### [УСЛОВИЕ ЗАДАНИЯ]
Подхватите, пожалуйста, отрывок о взглядах Ф.Д. Самарина и Д.Н. Шипова на самодержавие и допишите его, начав сразу после последнего предложения.

::: ФРАГМЕНТ СТРАНИЦЫ

Иными словами, Ф.Д. Самарин, консерватор, человек весьма умеренных взглядов, критик идеи созыва Земского собора, тем не менее выступал за институциональные преобразования, которые фактически должны были ограничить самодержавную власть. Д.Н. Шипов шел существенно дальше. Он полагал, что подлинное самодержавие, соответствовавшее всем славянофильским требованиям, было в Англии. Именно там политический строй основывался не на писаной конституции, а на традиции, совести правителя, а также многовековом единении короля и народа. «И я считал вероятным и возможным, что если идея русского самодержавия сохранится непоколебимой в своей основе, то при постепенном развитии нашей государственной жизни эта идея могла бы получить в более или менее близком будущем выражение и осуществление в формах и порядке, аналогичных государственному строю в Англии»[112].

::::::
::: ИСХОДНЫЕ ДАННЫЕ

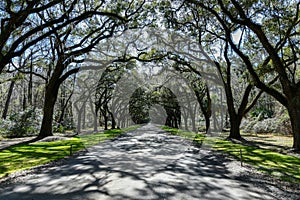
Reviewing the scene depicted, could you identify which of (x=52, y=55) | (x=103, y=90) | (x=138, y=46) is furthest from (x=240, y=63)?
(x=103, y=90)

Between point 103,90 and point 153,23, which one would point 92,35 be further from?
point 103,90

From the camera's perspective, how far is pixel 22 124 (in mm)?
25391

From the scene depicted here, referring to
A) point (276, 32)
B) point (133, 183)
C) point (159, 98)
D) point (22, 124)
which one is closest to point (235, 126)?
point (276, 32)

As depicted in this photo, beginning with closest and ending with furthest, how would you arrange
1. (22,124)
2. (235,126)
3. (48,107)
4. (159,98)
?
(48,107)
(235,126)
(22,124)
(159,98)

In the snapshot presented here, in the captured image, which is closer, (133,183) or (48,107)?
(133,183)

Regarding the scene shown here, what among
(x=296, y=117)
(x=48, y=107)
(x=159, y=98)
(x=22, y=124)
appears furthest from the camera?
(x=159, y=98)

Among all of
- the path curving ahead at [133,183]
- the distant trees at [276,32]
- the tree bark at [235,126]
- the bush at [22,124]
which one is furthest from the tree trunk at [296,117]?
the bush at [22,124]

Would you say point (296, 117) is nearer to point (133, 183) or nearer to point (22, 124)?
point (133, 183)

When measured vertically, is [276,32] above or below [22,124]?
above

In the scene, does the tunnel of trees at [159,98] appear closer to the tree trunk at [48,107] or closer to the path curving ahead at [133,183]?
the tree trunk at [48,107]

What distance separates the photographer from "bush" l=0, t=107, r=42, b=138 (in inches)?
957

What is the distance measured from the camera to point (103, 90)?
1577 inches

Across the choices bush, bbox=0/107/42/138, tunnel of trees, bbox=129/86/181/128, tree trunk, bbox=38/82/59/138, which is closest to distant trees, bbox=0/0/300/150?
tree trunk, bbox=38/82/59/138

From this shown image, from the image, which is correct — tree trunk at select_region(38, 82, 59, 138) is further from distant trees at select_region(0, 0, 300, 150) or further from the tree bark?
the tree bark
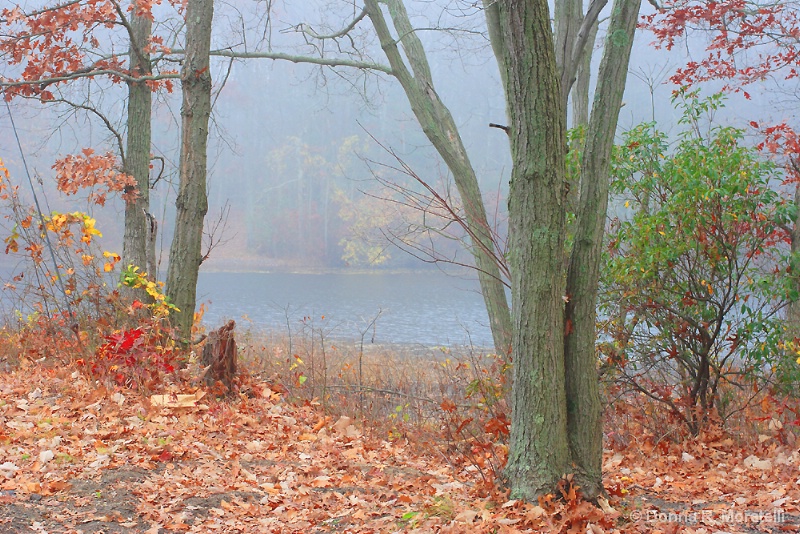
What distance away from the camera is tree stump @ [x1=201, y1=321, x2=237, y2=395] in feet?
22.0

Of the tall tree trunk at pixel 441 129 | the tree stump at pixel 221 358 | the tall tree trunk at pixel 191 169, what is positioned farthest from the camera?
the tall tree trunk at pixel 441 129

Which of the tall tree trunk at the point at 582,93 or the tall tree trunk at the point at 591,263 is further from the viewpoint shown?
the tall tree trunk at the point at 582,93

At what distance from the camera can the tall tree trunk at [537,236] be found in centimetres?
347

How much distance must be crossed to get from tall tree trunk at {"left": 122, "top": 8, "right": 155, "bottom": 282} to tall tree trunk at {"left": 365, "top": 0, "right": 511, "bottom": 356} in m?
Answer: 3.16

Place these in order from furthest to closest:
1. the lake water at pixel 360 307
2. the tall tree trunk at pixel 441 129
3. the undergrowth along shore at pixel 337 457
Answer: the lake water at pixel 360 307, the tall tree trunk at pixel 441 129, the undergrowth along shore at pixel 337 457

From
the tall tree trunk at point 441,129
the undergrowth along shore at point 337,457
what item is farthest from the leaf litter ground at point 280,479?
the tall tree trunk at point 441,129

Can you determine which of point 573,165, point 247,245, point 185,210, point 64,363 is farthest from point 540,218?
point 247,245

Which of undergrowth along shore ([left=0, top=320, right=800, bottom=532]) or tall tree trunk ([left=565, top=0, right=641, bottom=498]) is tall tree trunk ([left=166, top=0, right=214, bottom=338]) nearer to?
undergrowth along shore ([left=0, top=320, right=800, bottom=532])

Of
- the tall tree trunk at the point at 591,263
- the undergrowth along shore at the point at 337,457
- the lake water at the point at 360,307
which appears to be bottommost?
the lake water at the point at 360,307

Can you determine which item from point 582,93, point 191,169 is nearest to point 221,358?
point 191,169

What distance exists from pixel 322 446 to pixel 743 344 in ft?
11.9

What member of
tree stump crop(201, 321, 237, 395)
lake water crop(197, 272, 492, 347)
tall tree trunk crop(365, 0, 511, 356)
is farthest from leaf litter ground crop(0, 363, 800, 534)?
lake water crop(197, 272, 492, 347)

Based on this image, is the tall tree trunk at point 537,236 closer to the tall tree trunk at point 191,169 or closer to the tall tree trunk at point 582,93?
the tall tree trunk at point 191,169

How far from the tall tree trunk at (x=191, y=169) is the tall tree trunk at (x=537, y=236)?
4.50 metres
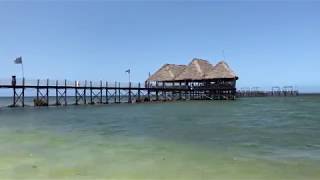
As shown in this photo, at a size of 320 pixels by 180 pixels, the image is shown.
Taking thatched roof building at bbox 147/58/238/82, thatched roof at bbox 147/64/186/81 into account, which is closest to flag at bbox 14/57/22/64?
thatched roof building at bbox 147/58/238/82

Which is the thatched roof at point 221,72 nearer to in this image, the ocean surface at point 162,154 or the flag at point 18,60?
the flag at point 18,60

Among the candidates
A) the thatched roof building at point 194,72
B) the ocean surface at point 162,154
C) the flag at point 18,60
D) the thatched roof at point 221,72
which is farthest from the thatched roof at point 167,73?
the ocean surface at point 162,154

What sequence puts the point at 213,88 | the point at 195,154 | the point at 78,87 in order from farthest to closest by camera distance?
the point at 213,88 < the point at 78,87 < the point at 195,154

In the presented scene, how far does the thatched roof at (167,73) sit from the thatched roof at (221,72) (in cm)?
790

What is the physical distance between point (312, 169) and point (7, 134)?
41.4ft

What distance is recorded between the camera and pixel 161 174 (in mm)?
10109

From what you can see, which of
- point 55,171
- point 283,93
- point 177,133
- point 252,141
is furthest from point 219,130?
point 283,93

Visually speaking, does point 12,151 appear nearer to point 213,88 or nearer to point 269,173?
point 269,173

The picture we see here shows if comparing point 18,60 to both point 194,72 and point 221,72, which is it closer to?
point 221,72

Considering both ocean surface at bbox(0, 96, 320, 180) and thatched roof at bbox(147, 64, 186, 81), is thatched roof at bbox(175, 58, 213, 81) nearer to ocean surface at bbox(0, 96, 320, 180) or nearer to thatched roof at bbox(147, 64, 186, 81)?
thatched roof at bbox(147, 64, 186, 81)

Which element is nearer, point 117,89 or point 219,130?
point 219,130

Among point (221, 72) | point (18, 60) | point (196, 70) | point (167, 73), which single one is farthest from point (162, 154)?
point (167, 73)

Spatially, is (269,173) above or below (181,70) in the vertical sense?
below

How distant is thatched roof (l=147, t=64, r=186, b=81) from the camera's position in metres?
69.9
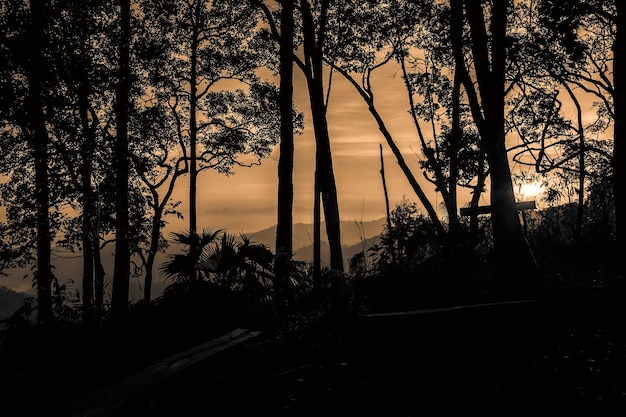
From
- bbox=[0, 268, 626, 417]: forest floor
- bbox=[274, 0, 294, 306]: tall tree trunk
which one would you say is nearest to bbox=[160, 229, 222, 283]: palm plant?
bbox=[0, 268, 626, 417]: forest floor

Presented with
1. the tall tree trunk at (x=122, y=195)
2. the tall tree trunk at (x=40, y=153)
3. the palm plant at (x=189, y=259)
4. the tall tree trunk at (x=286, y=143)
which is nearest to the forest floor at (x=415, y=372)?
the palm plant at (x=189, y=259)

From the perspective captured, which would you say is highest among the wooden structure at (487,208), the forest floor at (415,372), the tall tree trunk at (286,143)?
the tall tree trunk at (286,143)

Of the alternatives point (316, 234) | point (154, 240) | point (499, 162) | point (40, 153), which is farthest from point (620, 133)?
point (154, 240)

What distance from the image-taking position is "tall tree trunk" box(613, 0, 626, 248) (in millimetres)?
12555

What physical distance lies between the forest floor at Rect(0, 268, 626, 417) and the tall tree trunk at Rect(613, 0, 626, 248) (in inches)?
237

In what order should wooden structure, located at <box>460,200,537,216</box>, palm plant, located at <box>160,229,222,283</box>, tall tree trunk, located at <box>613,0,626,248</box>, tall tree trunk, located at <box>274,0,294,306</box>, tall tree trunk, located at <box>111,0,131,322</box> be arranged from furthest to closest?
1. wooden structure, located at <box>460,200,537,216</box>
2. tall tree trunk, located at <box>274,0,294,306</box>
3. tall tree trunk, located at <box>111,0,131,322</box>
4. tall tree trunk, located at <box>613,0,626,248</box>
5. palm plant, located at <box>160,229,222,283</box>

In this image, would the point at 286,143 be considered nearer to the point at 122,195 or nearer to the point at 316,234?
the point at 316,234

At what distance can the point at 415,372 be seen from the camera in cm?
534

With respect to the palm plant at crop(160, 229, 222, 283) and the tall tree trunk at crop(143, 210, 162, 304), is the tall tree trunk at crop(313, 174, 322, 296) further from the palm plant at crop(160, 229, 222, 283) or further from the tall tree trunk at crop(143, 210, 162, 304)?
the tall tree trunk at crop(143, 210, 162, 304)

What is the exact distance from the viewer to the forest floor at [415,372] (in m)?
4.34

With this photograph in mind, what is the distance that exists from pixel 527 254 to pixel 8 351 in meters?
9.64

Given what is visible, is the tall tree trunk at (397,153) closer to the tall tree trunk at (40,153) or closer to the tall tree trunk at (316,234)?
the tall tree trunk at (316,234)

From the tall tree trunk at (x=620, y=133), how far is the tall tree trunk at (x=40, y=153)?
12356 mm

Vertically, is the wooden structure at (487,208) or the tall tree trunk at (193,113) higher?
the tall tree trunk at (193,113)
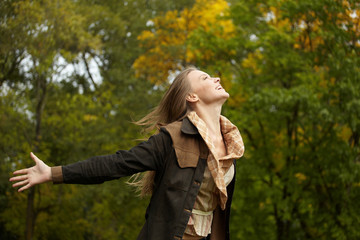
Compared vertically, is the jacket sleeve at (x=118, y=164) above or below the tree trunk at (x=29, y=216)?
above

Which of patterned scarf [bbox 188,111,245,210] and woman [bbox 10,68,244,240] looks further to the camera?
patterned scarf [bbox 188,111,245,210]

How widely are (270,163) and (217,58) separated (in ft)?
11.3

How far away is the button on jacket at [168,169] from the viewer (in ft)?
8.19

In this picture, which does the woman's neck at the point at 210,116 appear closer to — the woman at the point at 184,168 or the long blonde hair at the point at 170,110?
the woman at the point at 184,168

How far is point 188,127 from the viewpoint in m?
2.72

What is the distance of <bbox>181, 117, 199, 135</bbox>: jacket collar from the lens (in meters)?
2.70

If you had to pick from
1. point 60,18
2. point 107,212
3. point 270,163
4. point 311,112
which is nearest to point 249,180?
point 270,163

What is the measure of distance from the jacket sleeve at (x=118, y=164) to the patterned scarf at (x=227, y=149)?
22 cm

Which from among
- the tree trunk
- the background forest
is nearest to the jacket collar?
the background forest

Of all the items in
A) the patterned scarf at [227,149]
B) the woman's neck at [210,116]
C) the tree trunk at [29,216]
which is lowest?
the tree trunk at [29,216]

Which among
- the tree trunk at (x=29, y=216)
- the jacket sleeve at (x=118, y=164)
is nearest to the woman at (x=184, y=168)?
the jacket sleeve at (x=118, y=164)

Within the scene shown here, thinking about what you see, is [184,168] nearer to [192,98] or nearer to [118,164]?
[118,164]

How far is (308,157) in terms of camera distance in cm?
1120

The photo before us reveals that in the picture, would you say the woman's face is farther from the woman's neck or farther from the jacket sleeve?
the jacket sleeve
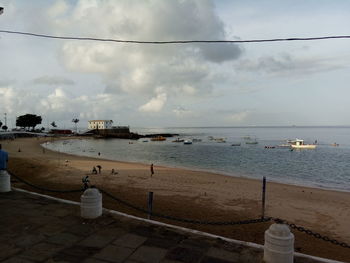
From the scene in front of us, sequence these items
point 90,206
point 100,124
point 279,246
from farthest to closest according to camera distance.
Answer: point 100,124 → point 90,206 → point 279,246

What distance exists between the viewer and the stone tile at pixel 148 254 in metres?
4.86

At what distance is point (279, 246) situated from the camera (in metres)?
4.71

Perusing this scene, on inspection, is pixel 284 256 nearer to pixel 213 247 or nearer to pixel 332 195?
pixel 213 247

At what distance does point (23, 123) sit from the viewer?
386 feet

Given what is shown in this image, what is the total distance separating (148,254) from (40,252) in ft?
6.80

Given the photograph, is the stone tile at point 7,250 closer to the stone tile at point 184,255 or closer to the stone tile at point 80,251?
the stone tile at point 80,251

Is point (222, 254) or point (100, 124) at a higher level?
point (100, 124)

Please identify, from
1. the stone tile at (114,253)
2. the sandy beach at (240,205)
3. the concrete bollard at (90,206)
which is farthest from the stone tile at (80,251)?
the sandy beach at (240,205)

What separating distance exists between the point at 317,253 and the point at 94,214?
6641 mm

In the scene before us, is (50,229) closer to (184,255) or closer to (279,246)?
(184,255)

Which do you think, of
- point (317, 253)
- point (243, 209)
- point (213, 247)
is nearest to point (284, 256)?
point (213, 247)

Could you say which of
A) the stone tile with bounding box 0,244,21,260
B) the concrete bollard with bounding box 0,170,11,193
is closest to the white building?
the concrete bollard with bounding box 0,170,11,193

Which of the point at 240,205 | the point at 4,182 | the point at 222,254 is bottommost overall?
the point at 240,205

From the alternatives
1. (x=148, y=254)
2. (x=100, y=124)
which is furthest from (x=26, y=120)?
(x=148, y=254)
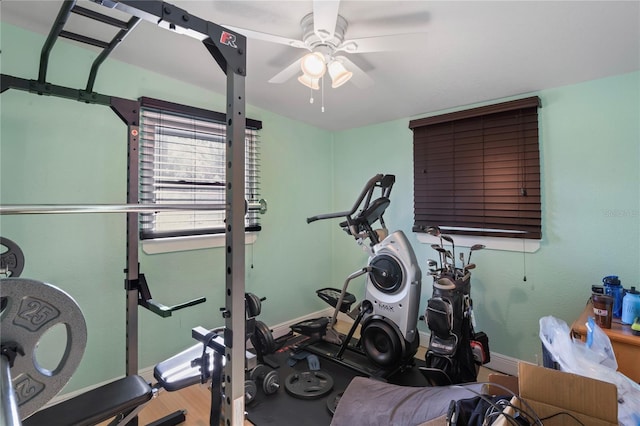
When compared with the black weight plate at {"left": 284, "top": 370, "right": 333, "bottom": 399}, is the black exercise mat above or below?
below

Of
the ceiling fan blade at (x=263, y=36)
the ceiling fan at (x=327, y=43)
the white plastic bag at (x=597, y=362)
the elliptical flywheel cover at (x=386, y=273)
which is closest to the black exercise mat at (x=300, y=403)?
the elliptical flywheel cover at (x=386, y=273)

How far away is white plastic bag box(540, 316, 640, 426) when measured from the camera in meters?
1.18

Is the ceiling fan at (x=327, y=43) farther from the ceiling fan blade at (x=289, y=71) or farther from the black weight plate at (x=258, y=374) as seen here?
the black weight plate at (x=258, y=374)

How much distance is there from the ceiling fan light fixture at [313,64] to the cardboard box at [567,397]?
1685 millimetres

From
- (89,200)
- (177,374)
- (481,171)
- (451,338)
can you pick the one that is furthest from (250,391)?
(481,171)

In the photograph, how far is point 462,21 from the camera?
1.54 meters

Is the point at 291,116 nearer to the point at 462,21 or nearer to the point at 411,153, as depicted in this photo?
the point at 411,153

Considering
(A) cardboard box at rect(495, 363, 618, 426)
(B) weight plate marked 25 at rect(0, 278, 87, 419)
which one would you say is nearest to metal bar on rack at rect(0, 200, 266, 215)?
(B) weight plate marked 25 at rect(0, 278, 87, 419)

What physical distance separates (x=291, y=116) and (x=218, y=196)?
1112 millimetres

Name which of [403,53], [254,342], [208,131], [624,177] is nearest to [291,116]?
[208,131]

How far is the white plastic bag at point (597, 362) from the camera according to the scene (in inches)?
46.6

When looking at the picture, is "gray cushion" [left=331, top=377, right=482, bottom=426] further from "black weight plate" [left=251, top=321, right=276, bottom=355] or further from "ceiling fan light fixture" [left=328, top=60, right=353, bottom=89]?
"ceiling fan light fixture" [left=328, top=60, right=353, bottom=89]

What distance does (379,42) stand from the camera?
57.1 inches

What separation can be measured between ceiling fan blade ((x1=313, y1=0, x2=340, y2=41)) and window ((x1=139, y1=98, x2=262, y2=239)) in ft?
4.38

::::::

### [РЕЗУЛЬТАТ ВЫПОЛНЕНИЯ]
Мифологический образ самодержавной власти жил свой жизнью, явно расходясь с политической и административной реальностью. Это побуждало некоторых сожалеть об утраченном идеале и мечтать о возрождении подлинного самодержавия, фактически замененного всевластием бюрократии. Это был удел не только общественных деятелей славянофильского направления, но и высокопоставленных чиновников, вполне сочувствовавших подобным идеям. Остается вопрос, насколько славянофильский язык разговора о самодержавии подразумевал искренность людей, его использовавших. Не чаще ли он маскировал подлинные их устремления? Решительный поворот многих чиновников к конституционализму в период Первой русской революции скорее позволяет ответить на этот вопрос положительно. Впрочем, это чувствовалось задолго до 1905 г. Так, в 1886 г. правитель канцелярии МВД А.Д. Пазухин жаловался издателю газеты «Новое время» А.С. Суворину: «Людей, верующих в самодержавие, очень немного в России»[113]. В нем сомневались даже искренние его сторонники. Например, по словам Н.А. Любимова, в марте 1887 г. даже Катков склонялся к представительной форме правления[114].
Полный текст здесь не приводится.